• Alıştırmanın İstedikleri
(1) Açlığa Doymak yazısının girişine göre sinemadaki kalabalık sofra sahnelerinde yaşanan şeylerin hepsini listeleyin.
(2) Açlığa Doymak yazısında "KALABALIK sofralardan oluşan" sözlerini içeren yerden başlayın, "kadirdir. Ya açlık?" sözlerinden sonra durun ve bu bölümü hiç değiştirmeden yeniden yazın.

• Okunacak Bölüm
┄┄┄┄┄┄
KALABALIK sofralardan oluşan sahneler sinemada pek sık kullanılır. Aileler, arkadaşlar yemekte bir araya gelir, ilişkiler kendini belli eder, sırlar açığa çıkar, sorunlar patlak verir, hesaplaşmalar yaşanır. Beyaz perdede yemekler nelere kadirdir. Ya açlık?
Zübeyr Şaşmaz’ın açlık teması ile yan yana getirdiği üç karakterin hikayesini konu ettiği Açlığa Doymak, ilginç temasıyla dikkat çekiveriyor, hele kişilerinden birinin açlık grevcisi olmasıyla. Kurtlar Vadisi serisiyle tanınan bir yönetmenin elinden çıkması, senaryonun ona ait olması, böyle bir meselenin ele alınmasının ilginçliğini azaltmıyor elbette, tersi belki. İlk söylenebileceklerden biri, bu işin kabaca yapılmadığı. Üç kişiden biri, bir noktada yolu açlık grevine giden bir genç kadın, diğeri diyet yaparak ve başka türlü yollar deneyerek zayıflamaya çalışan bir kadın, öteki başına gelen türlü talihsizlik ve kaybolmuşluğun sonunda kendisini bir tekkede halvette bulan, olası esas oğlan. Birbirine uzak sayılacak hayatları, Kurtlar Vadisi ekolünün de etkisiyle gayet tek boyutlu, siyah beyaz anlatmasını bekleyen seyirciyi bir şaşkınlık bekliyor, çünkü Açlığa Doymak’ın karakterleri olabildiğince farklı yanlarıyla, anlaşılmaya, hakkı verilmeye çalışılarak yansıtılıyor. Bir deri bir kemik görünüşlerindeki sahicilik, hatta cüret de bunun için belli ki.
┄┄┄┄┄┄
• Kaynak kayıtlar
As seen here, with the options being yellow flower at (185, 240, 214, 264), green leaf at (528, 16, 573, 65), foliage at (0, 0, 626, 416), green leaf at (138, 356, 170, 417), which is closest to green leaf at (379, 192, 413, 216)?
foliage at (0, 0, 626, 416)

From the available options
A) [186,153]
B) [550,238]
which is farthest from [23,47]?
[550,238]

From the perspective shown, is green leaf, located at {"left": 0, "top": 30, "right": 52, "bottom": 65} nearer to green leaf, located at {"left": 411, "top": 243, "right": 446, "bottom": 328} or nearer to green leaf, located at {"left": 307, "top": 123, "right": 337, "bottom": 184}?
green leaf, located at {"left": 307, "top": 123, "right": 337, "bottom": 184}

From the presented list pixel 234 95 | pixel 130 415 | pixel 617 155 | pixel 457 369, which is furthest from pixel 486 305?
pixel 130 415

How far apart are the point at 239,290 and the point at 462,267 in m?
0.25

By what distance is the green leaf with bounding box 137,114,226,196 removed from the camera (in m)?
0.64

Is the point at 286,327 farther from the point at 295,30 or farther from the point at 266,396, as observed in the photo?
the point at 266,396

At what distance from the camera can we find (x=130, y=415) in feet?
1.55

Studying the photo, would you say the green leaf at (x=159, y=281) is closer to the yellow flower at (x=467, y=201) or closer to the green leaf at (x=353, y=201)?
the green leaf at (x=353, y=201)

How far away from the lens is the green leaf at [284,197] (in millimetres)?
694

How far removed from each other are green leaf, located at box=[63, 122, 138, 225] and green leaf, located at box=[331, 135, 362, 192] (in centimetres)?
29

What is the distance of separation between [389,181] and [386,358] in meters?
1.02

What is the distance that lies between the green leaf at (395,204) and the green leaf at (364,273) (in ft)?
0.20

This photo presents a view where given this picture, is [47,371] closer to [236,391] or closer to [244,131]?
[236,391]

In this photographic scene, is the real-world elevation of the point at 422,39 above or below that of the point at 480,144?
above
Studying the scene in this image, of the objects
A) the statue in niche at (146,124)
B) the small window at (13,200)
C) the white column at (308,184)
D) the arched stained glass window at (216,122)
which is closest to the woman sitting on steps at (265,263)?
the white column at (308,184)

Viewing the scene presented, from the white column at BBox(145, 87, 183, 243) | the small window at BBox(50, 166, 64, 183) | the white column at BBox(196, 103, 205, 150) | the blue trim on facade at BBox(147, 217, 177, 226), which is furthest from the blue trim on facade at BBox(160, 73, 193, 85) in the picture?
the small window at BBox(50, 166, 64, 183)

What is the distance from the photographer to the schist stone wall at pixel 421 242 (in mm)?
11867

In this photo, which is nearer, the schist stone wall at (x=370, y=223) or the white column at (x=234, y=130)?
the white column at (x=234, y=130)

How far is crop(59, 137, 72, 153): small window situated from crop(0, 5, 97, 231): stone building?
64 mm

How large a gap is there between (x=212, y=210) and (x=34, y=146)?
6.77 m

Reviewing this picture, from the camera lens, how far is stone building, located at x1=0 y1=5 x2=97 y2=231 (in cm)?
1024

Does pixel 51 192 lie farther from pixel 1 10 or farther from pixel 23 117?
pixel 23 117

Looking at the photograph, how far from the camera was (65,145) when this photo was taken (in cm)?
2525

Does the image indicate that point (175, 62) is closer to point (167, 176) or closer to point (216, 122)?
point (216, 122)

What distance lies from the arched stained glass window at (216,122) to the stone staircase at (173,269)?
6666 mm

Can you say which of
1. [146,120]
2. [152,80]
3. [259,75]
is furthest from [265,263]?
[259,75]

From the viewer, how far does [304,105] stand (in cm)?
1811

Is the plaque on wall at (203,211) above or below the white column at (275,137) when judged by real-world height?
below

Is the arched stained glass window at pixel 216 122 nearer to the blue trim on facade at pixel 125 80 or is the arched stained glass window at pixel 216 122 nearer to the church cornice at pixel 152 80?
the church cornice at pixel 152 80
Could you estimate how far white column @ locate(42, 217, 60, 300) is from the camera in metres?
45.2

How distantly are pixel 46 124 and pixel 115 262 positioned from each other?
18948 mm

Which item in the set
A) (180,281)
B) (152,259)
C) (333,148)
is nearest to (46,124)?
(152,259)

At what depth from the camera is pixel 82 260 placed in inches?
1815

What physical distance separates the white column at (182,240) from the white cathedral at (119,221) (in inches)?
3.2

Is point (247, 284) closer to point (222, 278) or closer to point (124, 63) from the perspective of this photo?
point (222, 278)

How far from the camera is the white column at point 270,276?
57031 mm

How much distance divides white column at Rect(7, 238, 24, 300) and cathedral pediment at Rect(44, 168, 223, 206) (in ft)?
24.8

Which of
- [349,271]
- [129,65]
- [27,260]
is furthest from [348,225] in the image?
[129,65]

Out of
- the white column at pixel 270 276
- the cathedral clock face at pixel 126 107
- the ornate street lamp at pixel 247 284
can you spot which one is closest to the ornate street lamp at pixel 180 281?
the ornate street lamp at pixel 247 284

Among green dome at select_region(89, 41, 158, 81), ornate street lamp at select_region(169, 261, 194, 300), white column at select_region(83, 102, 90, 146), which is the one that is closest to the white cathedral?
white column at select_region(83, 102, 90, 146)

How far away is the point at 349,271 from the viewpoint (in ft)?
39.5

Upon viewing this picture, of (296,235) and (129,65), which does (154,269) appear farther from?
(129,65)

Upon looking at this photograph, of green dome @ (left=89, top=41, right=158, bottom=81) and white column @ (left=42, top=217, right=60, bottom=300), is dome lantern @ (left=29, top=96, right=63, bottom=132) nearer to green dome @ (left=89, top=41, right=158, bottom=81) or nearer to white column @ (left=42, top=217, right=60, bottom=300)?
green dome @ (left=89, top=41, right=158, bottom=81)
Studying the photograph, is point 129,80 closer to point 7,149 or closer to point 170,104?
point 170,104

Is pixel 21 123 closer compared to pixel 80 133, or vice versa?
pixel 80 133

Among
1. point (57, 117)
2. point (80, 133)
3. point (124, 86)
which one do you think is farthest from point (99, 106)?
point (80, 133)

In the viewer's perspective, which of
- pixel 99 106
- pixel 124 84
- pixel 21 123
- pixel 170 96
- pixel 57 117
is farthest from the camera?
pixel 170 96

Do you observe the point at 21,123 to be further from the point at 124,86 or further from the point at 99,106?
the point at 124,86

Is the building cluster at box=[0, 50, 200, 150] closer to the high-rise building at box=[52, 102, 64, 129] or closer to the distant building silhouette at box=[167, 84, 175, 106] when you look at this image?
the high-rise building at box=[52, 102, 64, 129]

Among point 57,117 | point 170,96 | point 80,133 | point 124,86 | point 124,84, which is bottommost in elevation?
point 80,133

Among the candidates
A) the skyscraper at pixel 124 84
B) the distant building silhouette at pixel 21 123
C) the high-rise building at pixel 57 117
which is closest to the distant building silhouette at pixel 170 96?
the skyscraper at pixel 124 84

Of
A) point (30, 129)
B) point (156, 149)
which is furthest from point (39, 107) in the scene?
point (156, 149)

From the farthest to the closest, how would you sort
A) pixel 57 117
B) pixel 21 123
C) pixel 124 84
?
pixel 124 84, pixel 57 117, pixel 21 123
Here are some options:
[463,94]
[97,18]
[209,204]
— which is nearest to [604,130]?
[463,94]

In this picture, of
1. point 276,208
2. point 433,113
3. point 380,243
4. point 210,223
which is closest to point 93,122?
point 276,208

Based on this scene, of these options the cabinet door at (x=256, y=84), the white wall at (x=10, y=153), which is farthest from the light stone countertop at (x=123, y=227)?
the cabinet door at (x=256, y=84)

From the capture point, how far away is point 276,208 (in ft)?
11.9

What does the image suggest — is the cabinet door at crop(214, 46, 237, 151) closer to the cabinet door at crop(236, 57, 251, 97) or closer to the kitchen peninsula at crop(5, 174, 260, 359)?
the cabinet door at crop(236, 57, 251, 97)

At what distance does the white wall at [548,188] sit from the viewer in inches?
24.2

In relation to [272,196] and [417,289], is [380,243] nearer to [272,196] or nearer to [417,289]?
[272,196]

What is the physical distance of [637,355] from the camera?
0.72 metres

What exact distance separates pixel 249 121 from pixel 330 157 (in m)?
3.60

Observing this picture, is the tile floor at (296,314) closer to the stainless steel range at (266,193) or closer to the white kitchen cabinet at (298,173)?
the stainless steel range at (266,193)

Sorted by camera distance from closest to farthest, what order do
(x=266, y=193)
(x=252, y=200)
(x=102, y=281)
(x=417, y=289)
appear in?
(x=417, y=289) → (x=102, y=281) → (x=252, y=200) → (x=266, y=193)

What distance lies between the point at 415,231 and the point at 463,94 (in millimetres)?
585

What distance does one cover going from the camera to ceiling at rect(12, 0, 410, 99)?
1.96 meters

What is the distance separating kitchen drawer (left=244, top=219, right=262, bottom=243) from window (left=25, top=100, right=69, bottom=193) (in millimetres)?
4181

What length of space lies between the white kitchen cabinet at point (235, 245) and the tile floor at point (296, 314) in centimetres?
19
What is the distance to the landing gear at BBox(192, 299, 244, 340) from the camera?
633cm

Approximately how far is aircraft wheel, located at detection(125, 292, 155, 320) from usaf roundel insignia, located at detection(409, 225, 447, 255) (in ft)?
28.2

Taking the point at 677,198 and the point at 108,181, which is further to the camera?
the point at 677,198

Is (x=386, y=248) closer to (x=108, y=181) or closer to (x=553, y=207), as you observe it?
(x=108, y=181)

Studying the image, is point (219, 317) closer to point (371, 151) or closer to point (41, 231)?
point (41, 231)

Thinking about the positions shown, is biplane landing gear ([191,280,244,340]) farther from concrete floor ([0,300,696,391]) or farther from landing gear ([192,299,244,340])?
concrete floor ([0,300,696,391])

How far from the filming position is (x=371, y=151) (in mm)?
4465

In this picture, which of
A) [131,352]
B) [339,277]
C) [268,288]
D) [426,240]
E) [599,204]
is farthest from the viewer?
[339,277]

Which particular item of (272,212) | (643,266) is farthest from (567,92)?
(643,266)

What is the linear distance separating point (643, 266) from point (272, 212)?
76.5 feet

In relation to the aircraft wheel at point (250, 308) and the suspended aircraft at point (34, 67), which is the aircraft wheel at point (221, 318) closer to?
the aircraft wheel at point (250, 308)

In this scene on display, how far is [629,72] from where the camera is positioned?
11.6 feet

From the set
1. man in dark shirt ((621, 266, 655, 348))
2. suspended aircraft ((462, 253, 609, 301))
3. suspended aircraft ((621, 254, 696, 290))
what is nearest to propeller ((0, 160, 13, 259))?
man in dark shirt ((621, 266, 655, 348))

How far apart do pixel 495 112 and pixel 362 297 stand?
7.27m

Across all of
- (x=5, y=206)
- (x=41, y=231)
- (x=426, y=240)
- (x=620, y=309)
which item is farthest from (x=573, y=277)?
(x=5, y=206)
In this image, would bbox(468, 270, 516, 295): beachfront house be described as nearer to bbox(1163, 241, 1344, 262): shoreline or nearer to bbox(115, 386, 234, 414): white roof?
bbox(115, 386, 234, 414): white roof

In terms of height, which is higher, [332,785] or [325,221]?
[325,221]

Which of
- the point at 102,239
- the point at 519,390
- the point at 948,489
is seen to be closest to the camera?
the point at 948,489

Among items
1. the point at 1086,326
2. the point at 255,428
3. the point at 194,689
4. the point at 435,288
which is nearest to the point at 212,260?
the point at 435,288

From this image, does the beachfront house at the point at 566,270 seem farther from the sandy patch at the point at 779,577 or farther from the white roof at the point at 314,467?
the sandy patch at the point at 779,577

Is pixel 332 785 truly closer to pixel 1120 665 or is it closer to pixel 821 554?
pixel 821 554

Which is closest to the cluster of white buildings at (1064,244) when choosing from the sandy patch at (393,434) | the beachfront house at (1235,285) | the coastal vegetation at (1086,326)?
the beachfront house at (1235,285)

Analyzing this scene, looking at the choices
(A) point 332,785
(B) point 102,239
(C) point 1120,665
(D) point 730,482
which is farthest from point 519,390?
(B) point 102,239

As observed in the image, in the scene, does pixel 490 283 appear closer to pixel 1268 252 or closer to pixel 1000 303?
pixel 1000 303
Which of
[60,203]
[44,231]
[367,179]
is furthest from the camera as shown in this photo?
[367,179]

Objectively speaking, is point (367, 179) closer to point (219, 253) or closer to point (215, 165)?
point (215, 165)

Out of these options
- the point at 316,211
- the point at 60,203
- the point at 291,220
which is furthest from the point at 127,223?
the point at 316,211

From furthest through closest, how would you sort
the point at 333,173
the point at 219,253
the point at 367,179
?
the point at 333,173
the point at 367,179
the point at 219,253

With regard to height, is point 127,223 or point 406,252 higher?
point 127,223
┄┄┄┄┄┄
• Görevlere Göre Çözümler
(1)
- Aileler, arkadaşlar yemekte bir araya gelir.
- İlişkiler kendini belli eder.
- Sırlar açığa çıkar.
- Sorunlar patlak verir.
- Hesaplaşmalar yaşanır.

(2)
KALABALIK sofralardan oluşan sahneler sinemada pek sık kullanılır. Aileler, arkadaşlar yemekte bir araya gelir, ilişkiler kendini belli eder, sırlar açığa çıkar, sorunlar patlak verir, hesaplaşmalar yaşanır. Beyaz perdede yemekler nelere kadirdir. Ya açlık?